In just a few months to his return to Indiana, Shrewsberry has been flexing his recruiting muscles. He essentially transplanted his 2023 Penn State class to Notre Dame with Carey Booth (son of Denver Nuggets GM and PSU great Calvin Booth), Zionsville guard Logan Imes, and his son Braeden. He grabbed three power 5 transfers in Penn State big Kebba Njie, Seton Hall’s Tae Davis, and Northwestern’s Julian Roper. But what is really impressive is his class in 2024.
Coach Shrews has already landed three Top 120 recruits in the 2024 class. Top 50 4-star Sir Mohammed, 4-star guard Cole Certa from IMG Academy, and 3-star forward Garrett Sundra. It’s already a Top-5 class nationally and it’s far from finished. More impact players will come in the portal. Shrewsberry grabbed starters in Pickett, Andrew Funk, and Camren Wynter for Penn State. I’m sure he will do the same for ND.
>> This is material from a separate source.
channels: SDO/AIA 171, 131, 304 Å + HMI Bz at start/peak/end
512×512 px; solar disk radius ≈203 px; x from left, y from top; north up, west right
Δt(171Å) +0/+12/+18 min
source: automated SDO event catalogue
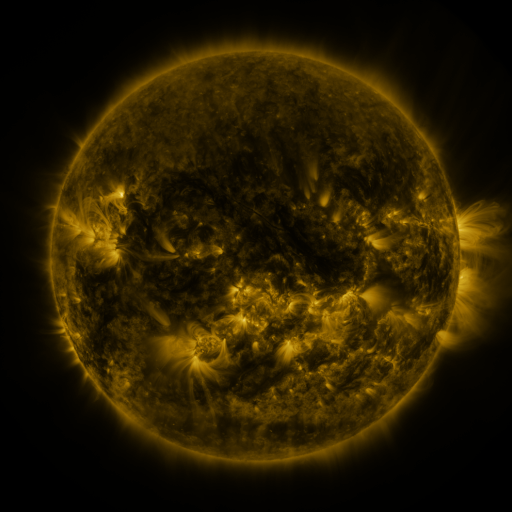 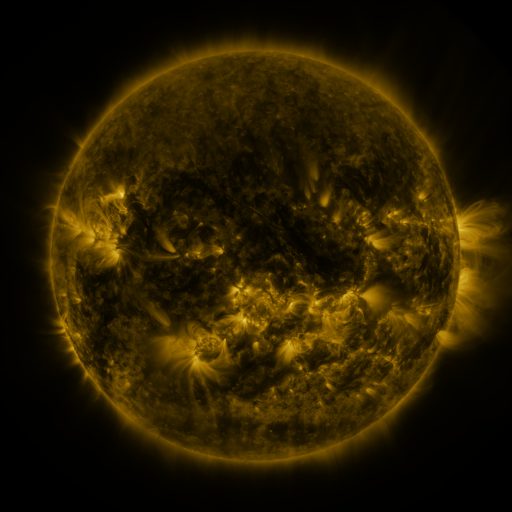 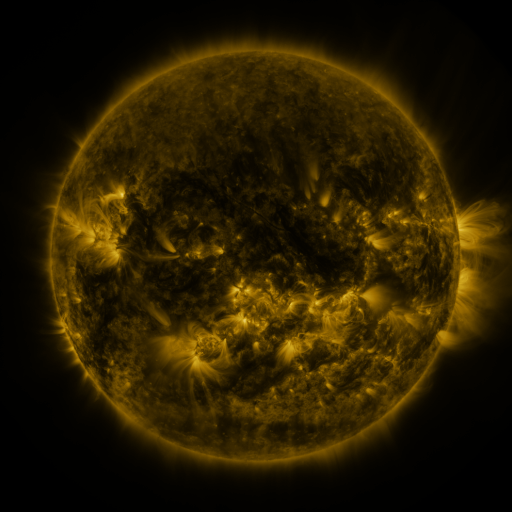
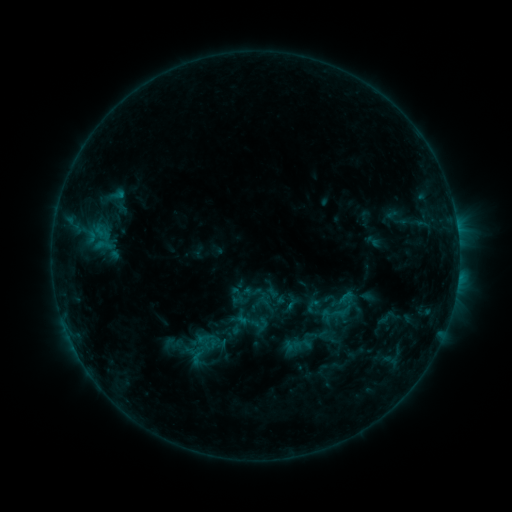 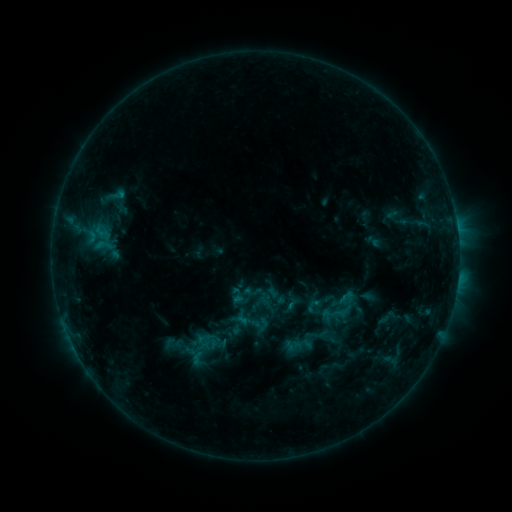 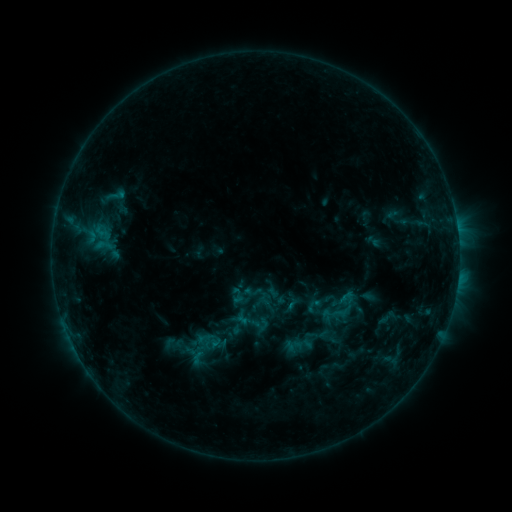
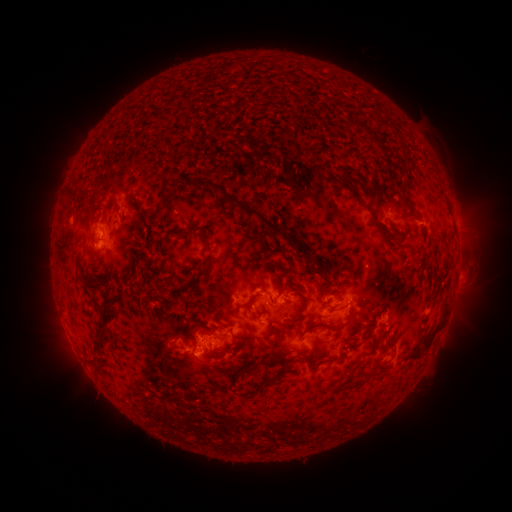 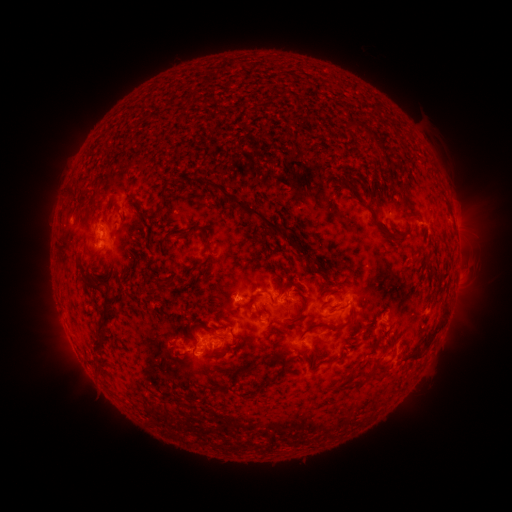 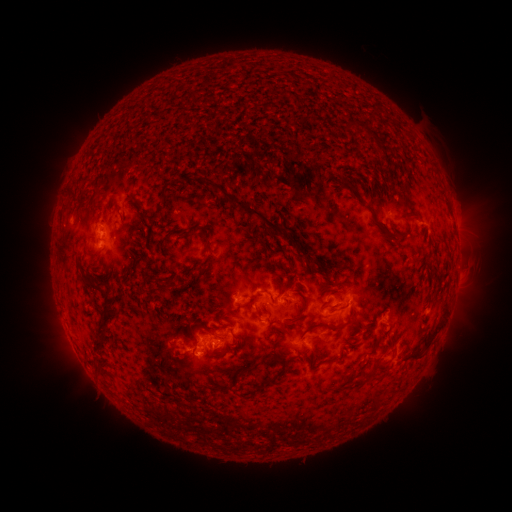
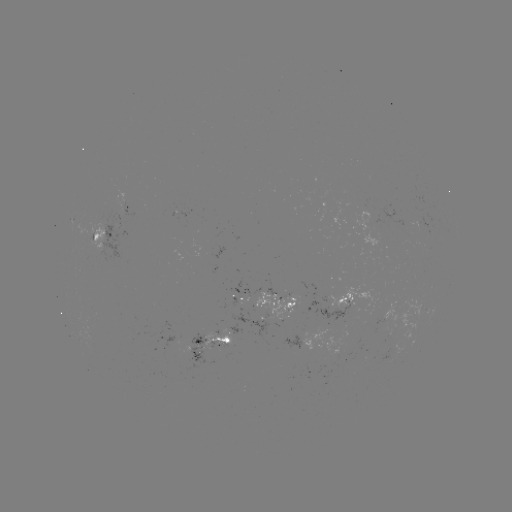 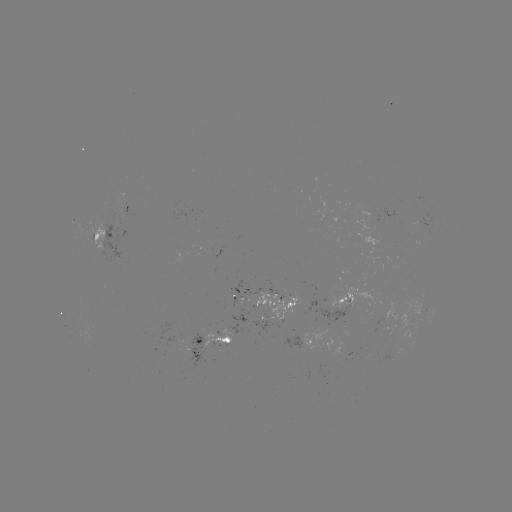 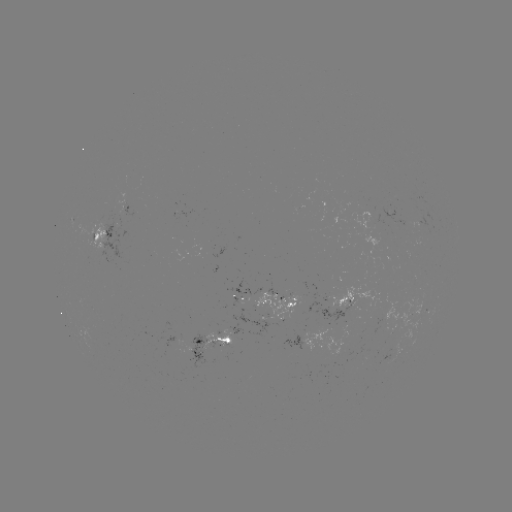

Micah Shrewsberry has plenty of stories and seen it all. Having worked under Brad Stevens and Matt Painter twice each. Having coached guys like Gordon Hayward, Marcus Smart, Jaylen Brown, Jayson Tatum, Jaden Ivey and Jalen Pickett. Having been in Northern, Southern, Western, and Eastern Indiana as a coach. His coaching background is steeped in Indiana tradition while also constantly being around the best in the sport. His recruiting experience is proven, continues to pay dividends, and has grown past just the Hoosier state.
The Indiana native is back home again in his state completing the extremely rare Indiana Cycle having coached at Butler, Indiana (South Bend – still counts), Purdue and now Notre Dame. Success has followed him everywhere he has gone.
Notre Dame is entering a new era for the first time in 23 years right as College Basketball is caught in the demolishing winds of realignment from Football.
Fighting Irish fans should feel excited that they could have the next great Indiana basketball coach who gets that “in 49 other states it’s just basketball.”